Attached is a detailed review of the patch.

Very good analysis, thanks!

Another reasons why we cannot easily do 1) is that subtransactions aren't
discernible from top-level transactions before the top-level commit happens,
we can only properly merge in the right order (by sorting via lsn) once we
have seen the commit record which includes a list of all committed
subtransactions.



Based on that and your comments further down in your reply (and that no 
one spoke up and disagreed with you) It sounds like that doing (1) isn't 
going to be practical.



I also don't think 1) would be particularly welcome by people trying to
replicate into foreign systems.



They could still sort the changes into transaction groups before 
applying to the foreign system.



I planned to have some cutoff 'max_changes_in_memory_per_txn' value. 
If it has

been reached for one transaction all existing changes are spilled to disk. New
changes again can be kept in memory till its reached again.

Do you want max_changes_per_in_memory_txn or do you want to put a limit 
on the total amount of memory that the cache is able to use? How are you 
going to tell a DBA to tune max_changes_in_memory_per_txn? They know how 
much memory their system has and that they can devote to the apply cache 
versus other things, giving them guidance on how estimating how much 
open transactions they might have at a point in time  and how many
WAL change records each transaction generates seems like a step 
backwards from the progress we've been making in getting Postgresql to 
be easier to tune.  The maximum number of transactions that could be 
opened at a time is governed by max_connections on the master at the 
time the WAL was generated , so I don't even see how the machine 
processing the WAL records could autotune/guess that.





We need to support serializing the cache for crash recovery + shutdown of the
receiving side as well. Depending on how we do the wal decoding we will need
it more frequently...



Have you described your thoughts on crash recovery on another thread?

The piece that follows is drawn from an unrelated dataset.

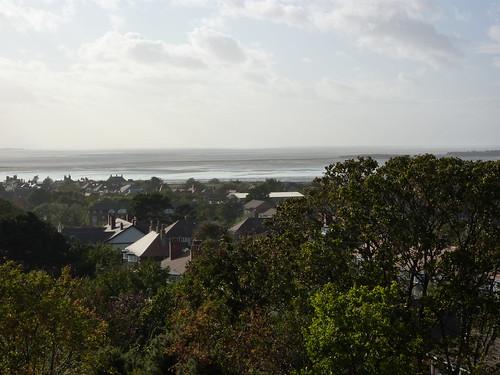 West Kirby Coast (03/10/2009)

I am thinking that this module would have to serialize some state 
everytime it calls cache-commit() to ensure that consumers don't get 
invoked twice on the same transaction.


If the apply module is making changes to the same backend that the apply 
cache serializes to then both the state for the apply cache and the 
changes that committed changes/transactions make will be persisted (or 
not persisted) together.   What if I am replicating from x86 to x86_64 
via a apply module that does textout conversions?


x86 Proxy x86_64
WAL-- apply
 cache
  |   (proxy catalog)
  |
 apply module
  textout  -
  SQL statements


How do we ensure that the commits are all visible(or not visible)  on 
the catalog on the proxy instance used for decoding WAL, the destination 
database, and the state + spill files of the apply cache stay consistent 
in the event of a crash of either the proxy or the target?
I don't think you can (unless we consider two-phase commit, and I'd 
rather we didn't).  Can we come up with a way of avoiding the need for 
them to be consistent with each other?


I think apply modules will need to be able to be passed the same 
transaction twice (once before the crash and again after) and come up 
with a  way of deciding if that transaction has  a) Been applied to the 
translation/proxy catalog and b) been applied on the replica instance.   
How is the walreceiver going to decide which WAL sgements it needs to 
re-process after a crash?  I would want to see more of these details 
worked out before we finalize the interface between the apply cache and 
the apply modules and how the serialization works.



Code Review
=

applycache.h
---
+typedef struct ApplyCacheTupleBuf
+{
+/* position in preallocated list */
+ilist_s_node node;
+
+HeapTupleData tuple;
+HeapTupleHeaderData header;
+char data[MaxHeapTupleSize];
+} ApplyCacheTupleBuf;

Each ApplyCacheTupleBuf will be about 8k (BLKSZ) big no matter how big 
the data in the transaction is? Wouldn't workloads with inserts of lots 
of small rows in a transaction eat up lots of memory that is allocated 
but storing nothing?  The only alternative I can think of is dynamically 
allocating these and I don't know what the cost/benefit of that overhead 
will be versus spilling to disk sooner.


+* FIXME: better name
+ */
+ApplyCacheChange*
+ApplyCacheGetChange(ApplyCache*);

How about:

ApplyCacheReserveChangeStruct(..)
ApplyCacheReserveChange(...)
ApplyCacheAllocateChange(...)

as ideas?
+/*
+ * Return an unused ApplyCacheChange struct
 +*/
+void
+ApplyCacheReturnChange(ApplyCache*, ApplyCacheChange*);

Re: [HACKERS] WAL format changes


Excerpts from Heikki Linnakangas's message of lun jun 25 20:09:34 -0400 2012:
 On 25.06.2012 21:01, Robert Haas wrote:
  On Mon, Jun 25, 2012 at 1:57 PM, Fujii Masaomasao.fu...@gmail.com  wrote:
   should be. The attached patch fixes this typo.
 
  Oh, I forgot to attach the patch.. Here is the patch.
 
  I committed both of the patches you posted to this thread.
 
 Thanks Robert. I was thinking that pg_resetxlog -l would accept a WAL 
 file name, instead of comma-separated tli, xlogid, segno arguments. The 
 latter is a bit meaningless now that we don't use the xlogid+segno 
 combination anywhere else. Alvaro pointed out that pg_upgrade was broken 
 by the change in pg_resetxlog -n output - I changed that too to print 
 the First log segment after reset information as a WAL file name, 
 instead of logid+segno. Another option would be to print the 64-bit 
 segment number, but I think that's worse, because the 64-bit segment 
 number is harder to associate with a physical WAL file.
 
 So I think we should change pg_resetxlog -l option to take a WAL file 
 name as argument, and fix pg_upgrade accordingly.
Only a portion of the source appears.